### INSTRUCTION
Place every line of the material, from its beginning through the line containing "the point at 114,53, the" inclusive, into a JSON list of strings with one string per line. Omit blank lines and leave the pictures out of the answer.

### DATA TO USE
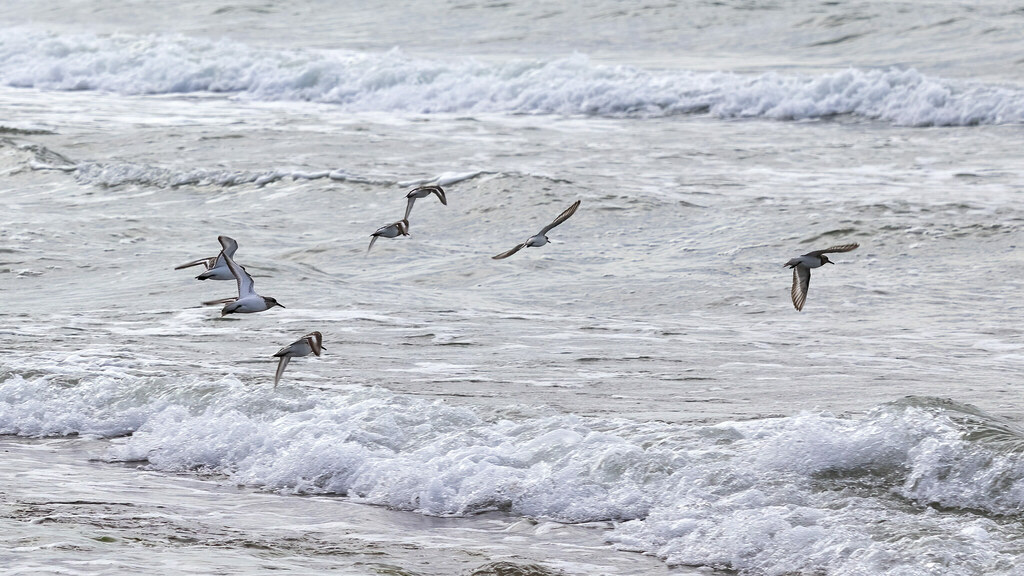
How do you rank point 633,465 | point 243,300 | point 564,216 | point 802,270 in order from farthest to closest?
point 802,270, point 564,216, point 243,300, point 633,465

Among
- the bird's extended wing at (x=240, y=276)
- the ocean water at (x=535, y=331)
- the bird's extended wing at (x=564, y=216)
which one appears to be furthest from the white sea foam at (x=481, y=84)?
the bird's extended wing at (x=240, y=276)

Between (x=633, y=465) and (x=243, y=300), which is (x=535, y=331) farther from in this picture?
(x=633, y=465)

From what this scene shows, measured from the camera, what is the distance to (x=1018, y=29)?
85.5ft

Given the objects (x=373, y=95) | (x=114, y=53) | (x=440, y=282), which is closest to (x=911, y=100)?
(x=373, y=95)

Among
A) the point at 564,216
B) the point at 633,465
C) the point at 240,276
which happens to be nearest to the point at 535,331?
the point at 564,216

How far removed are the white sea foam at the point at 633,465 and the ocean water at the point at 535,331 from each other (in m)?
0.02

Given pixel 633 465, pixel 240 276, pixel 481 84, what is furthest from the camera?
pixel 481 84

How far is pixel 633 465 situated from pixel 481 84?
1851 cm

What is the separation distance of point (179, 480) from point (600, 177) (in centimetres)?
1013

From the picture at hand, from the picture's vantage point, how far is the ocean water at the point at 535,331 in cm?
575

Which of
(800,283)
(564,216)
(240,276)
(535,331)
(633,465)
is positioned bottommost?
(535,331)

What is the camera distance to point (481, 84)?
24281 millimetres

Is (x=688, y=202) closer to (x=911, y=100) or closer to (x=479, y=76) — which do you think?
(x=911, y=100)

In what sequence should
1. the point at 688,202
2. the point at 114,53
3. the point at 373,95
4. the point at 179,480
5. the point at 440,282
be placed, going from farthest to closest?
the point at 114,53, the point at 373,95, the point at 688,202, the point at 440,282, the point at 179,480
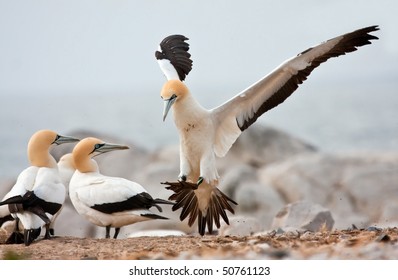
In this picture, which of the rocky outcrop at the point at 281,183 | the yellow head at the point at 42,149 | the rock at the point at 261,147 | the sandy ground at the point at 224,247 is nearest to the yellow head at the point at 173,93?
the yellow head at the point at 42,149

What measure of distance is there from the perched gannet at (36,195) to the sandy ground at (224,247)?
0.72 ft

### EXERCISE ANSWER
[
  "How do you rank point 633,465 | point 243,300 | point 564,216 | point 802,270 in order from farthest to closest?",
  "point 802,270, point 564,216, point 243,300, point 633,465",
  "Among",
  "- the bird's extended wing at (x=240, y=276)",
  "- the ocean water at (x=535, y=331)",
  "- the bird's extended wing at (x=564, y=216)",
  "which one appears to be furthest from the white sea foam at (x=481, y=84)?",
  "the bird's extended wing at (x=240, y=276)",
  "Between (x=633, y=465) and (x=243, y=300), which is (x=535, y=331) farther from in this picture?",
  "(x=633, y=465)",
  "From what this scene shows, measured from the camera, what is the distance to (x=1018, y=29)?",
  "85.5ft",
  "Given the objects (x=373, y=95) | (x=114, y=53) | (x=440, y=282), which is closest to (x=911, y=100)?",
  "(x=373, y=95)",
  "Among",
  "A) the point at 564,216",
  "B) the point at 633,465",
  "C) the point at 240,276",
  "which happens to be nearest to the point at 535,331?",
  "the point at 564,216",
  "How far removed are the white sea foam at the point at 633,465 and the ocean water at the point at 535,331 from each other (in m)?",
  "0.02",
  "Given pixel 633 465, pixel 240 276, pixel 481 84, what is furthest from the camera?",
  "pixel 481 84",
  "How far is pixel 633 465 situated from pixel 481 84?",
  "1851 cm",
  "What is the separation distance of point (179, 480) from point (600, 177) (in centimetres)?",
  "1013",
  "From the picture at hand, from the picture's vantage point, how far is the ocean water at the point at 535,331 in cm?",
  "575",
  "Which of",
  "(800,283)",
  "(564,216)",
  "(240,276)",
  "(535,331)",
  "(633,465)",
  "is positioned bottommost?",
  "(535,331)",
  "What is the camera distance to point (481, 84)?",
  "24281 millimetres",
  "Is (x=688, y=202) closer to (x=911, y=100) or closer to (x=479, y=76) — which do you think?",
  "(x=911, y=100)",
  "In what sequence should",
  "1. the point at 688,202",
  "2. the point at 114,53",
  "3. the point at 373,95",
  "4. the point at 179,480",
  "5. the point at 440,282",
  "be placed, going from farthest to closest?",
  "the point at 114,53, the point at 373,95, the point at 688,202, the point at 440,282, the point at 179,480"
]